Gestion Maritime managing director Danilo Fumarola explained to Ship2Shore why the company decided to sell the two tankers: “We are not planning to exit the tanker sector, rather we aim at repositioning in view of further significant investments in the same sector, as soon as several conditions are met. The sector is going through a stage characterized by a higher obsolescence rate compared to the dry sector. Oil tankers, also medium-sized ones, must comply with the new essential regulations to reduce the main pollutants (Nox, Sox, Co2 and particulates)”. This is very important for tanker charterers (oil majors and traders), also in light of their corporate and social responsibility policies.
“This is an extremely serious issue. Building ships which eliminate completely or limit the main pollutants to the minimum is now possible, and the available technologies allow to do it with additional costs which are reducing increasingly. In fact, standard ships are at low environmental impact. On the other hand, we are very sceptical about the effectiveness of retrofit systems on the market (for instance scrubbers, ed.) because they do not provide neither a final nor a sustainable solution. On the contrary, we believe that they contribute to accelerate the assets obsolescence rate, and consequently to reduce the level of financial liquidity significantly”, Fumarola explained.
In short, in a few years today’s ships may be replaced by 100% green newbuildings.
“The environmental sustainability issue will cause a rapid ageing of fleets, redefining standards at a speed which at present the market does not seem to perceive”, Gestion Maritime head continued.
“This issue implies and epoch-making challenge for shipping companies, also in the absence of a detailed regulatory framework related to the parameters to comply with within 2023, 2025, 2030 and 2050. The traditional resistance to change characterizing our industry will not produce value added and embracing the future with a flexible and reactive structure will become a critical factor of competitiveness”.
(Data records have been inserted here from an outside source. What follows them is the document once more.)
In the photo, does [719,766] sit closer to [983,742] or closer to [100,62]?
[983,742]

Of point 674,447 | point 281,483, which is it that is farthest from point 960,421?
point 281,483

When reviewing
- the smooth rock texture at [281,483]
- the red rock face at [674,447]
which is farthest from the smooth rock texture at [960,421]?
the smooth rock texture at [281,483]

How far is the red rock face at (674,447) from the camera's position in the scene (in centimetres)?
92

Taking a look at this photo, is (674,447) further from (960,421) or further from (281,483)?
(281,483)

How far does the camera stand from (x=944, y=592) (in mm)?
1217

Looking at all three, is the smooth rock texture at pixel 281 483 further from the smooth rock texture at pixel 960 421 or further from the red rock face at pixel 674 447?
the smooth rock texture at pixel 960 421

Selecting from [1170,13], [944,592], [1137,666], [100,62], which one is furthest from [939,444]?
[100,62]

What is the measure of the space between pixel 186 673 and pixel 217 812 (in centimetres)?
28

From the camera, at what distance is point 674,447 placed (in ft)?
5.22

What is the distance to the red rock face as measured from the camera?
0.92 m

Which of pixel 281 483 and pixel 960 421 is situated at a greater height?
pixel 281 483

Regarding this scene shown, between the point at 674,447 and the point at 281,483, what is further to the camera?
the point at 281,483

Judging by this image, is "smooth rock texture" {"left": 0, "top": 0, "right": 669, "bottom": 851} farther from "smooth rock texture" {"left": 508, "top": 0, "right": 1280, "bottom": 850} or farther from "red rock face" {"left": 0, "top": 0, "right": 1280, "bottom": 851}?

Fumarola seemed to be quite sure about the future scenario: “Although the IMO is preparing an exact and timely plan, several States are already adopting specific measures and strategies in order to accelerate the process related to the measuring and reduction of pollutants, together with the definition of deterrence and penalisation measures for subject not complying with the new standards”.
In conclusion, “Avoiding pollution implies costs, which will be amortized over time. However, polluting will imply much higher costs, thus creating a new trade-off to the advantage of next-generation ships, and to the detriment of the existing ones”.